KennethEnevoldsen / augmenty

Augmenty is an augmentation library based on spaCy for augmenting texts.

Home Page:https://kennethenevoldsen.github.io/augmenty/

Geek Repo:Geek Repo

Github PK Tool:Github PK Tool

Paragraf subset augmenter

martincjespersen opened this issue · comments

A paragraf subset augmentation which can work on token and sentence level. It will sample a random percentage of included coherent tokens/sentences and a random token/sentence start position ensuring the former constraint is maintained. The augmenter needs to handle annotated entities and avoid breaking them.

Input arguments:
level: how often to apply augmenter
min_paragraf: Minimum percentage of tokens or sentences to include. Ie. 4 sentences with min_paragraf=0.5 means it as a minimum includes 2 sentences.
sentence_level: Boolean to define if token or sentence level to define

Example - sentence level

import augmenty
import spacy
nlp = spacy.load("en_core_web_sm")

# four sentences
texts = [
    "Augmenty is a wonderful tool for augmentation. Augmentation is a wonderful tool"
    "for obtaining higher performance on limited data. You can also use it to see how "
    "robust your model is to changes. It will sample subset of the paragraf.",
]
docs = nlp(texts)

augmenter = augmenty.load("paragraf_subset.v1", level=1.0, min_paragraf=0.5, sentence_level=True)

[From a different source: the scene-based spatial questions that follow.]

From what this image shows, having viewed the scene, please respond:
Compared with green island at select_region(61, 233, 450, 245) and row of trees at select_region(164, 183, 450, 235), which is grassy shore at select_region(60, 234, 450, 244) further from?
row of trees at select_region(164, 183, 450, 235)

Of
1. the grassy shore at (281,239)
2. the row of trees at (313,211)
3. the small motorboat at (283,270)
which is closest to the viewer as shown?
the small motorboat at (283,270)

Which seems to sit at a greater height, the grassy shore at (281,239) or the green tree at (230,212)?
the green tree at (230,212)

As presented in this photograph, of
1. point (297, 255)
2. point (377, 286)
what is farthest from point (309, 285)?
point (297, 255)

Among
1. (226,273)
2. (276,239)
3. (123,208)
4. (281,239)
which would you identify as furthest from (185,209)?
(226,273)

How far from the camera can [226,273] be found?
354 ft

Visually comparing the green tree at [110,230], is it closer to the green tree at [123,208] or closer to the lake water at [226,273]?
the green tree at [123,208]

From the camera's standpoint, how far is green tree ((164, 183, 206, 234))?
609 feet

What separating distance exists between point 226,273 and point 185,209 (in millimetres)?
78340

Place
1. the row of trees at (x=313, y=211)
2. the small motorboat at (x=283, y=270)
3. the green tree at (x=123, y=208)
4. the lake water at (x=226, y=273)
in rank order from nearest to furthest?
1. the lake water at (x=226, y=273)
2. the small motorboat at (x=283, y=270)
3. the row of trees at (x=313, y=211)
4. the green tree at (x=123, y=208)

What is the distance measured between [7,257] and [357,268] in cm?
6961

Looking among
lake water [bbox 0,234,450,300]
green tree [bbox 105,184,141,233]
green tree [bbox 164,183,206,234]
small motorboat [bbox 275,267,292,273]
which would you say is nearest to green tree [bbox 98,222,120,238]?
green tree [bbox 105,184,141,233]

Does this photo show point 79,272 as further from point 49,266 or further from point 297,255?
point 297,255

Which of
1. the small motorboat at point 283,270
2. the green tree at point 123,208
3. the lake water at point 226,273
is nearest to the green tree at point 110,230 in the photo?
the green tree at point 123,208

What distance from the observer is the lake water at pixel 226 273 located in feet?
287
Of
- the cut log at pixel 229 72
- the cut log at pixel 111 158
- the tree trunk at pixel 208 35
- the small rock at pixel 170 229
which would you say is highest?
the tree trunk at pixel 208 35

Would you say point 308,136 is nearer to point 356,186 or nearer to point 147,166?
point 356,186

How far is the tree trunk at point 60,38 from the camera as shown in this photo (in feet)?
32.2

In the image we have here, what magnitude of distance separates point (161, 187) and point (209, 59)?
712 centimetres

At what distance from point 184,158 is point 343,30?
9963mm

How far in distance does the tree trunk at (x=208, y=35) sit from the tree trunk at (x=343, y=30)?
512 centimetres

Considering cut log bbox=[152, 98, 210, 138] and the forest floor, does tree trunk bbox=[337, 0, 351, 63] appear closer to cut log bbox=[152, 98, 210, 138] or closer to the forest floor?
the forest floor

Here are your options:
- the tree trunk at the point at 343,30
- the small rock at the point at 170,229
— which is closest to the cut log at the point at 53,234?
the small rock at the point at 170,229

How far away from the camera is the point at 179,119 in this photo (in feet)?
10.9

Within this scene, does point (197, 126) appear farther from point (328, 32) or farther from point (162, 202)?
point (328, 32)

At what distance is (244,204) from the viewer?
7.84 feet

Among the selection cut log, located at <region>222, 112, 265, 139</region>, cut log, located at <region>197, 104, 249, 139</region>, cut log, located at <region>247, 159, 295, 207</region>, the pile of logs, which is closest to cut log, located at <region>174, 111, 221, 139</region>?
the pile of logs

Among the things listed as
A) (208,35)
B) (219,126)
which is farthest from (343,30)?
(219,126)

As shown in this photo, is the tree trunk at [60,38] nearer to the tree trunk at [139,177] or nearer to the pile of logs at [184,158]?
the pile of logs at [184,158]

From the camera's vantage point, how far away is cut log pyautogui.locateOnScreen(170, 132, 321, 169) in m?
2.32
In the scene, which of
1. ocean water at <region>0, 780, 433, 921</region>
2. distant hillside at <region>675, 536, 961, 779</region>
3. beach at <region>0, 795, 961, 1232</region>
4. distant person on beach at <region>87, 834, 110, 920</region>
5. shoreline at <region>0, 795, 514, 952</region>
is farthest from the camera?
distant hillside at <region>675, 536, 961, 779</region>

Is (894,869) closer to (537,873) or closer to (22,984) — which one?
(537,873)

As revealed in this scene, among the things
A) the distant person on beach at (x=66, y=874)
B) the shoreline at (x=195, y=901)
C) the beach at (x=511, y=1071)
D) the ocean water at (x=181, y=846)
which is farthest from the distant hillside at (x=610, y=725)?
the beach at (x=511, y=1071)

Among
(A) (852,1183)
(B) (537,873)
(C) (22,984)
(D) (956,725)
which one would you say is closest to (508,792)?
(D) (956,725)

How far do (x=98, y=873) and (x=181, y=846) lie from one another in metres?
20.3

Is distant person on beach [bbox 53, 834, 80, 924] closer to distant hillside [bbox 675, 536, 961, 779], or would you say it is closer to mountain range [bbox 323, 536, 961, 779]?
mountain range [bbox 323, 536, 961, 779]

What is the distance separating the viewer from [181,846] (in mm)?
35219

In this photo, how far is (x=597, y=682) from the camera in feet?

list(augmenty.texts(texts, augmenter, nlp))

Example outputs:

The first section:

Augmenty is a wonderful tool for augmentation. Augmentation is a wonderful tool 
for obtaining higher performance on limited data.

The middle section:

Augmentation is a wonderful tool for obtaining higher performance on limited data. 
You can also use it to see how robust your model is to changes.

The middle section:

You can also use it to see how robust your model is to changes. It will sample subset 
of the paragraf.

Additional thoughts:

Possibly addition of a reverse augmenter, eg. removing a coherent section of tokens/sentences.

They way augmenty is set up now it only allows augmentation within sample, i.e. for :
"Augmenty is a wonderful tool for augmentation. Augmentation is a wonderful tool"

you could get:

"Augmenty is a wonderful tool for augmentation.
"Augmentation is a wonderful tool"
"Augmenty is a wonderful tool for augmentation. Augmentation is a wonderful tool"

But never:

Augmenty is a wonderful tool for augmentation. Augmentation is a wonderful tool 
for obtaining higher performance on limited data.

I still think the augmenter is relevant though. The other point would require #14, which is a known problem with spaCy augmentation setup as it currently stands.

Will be added in #50

Added in newest version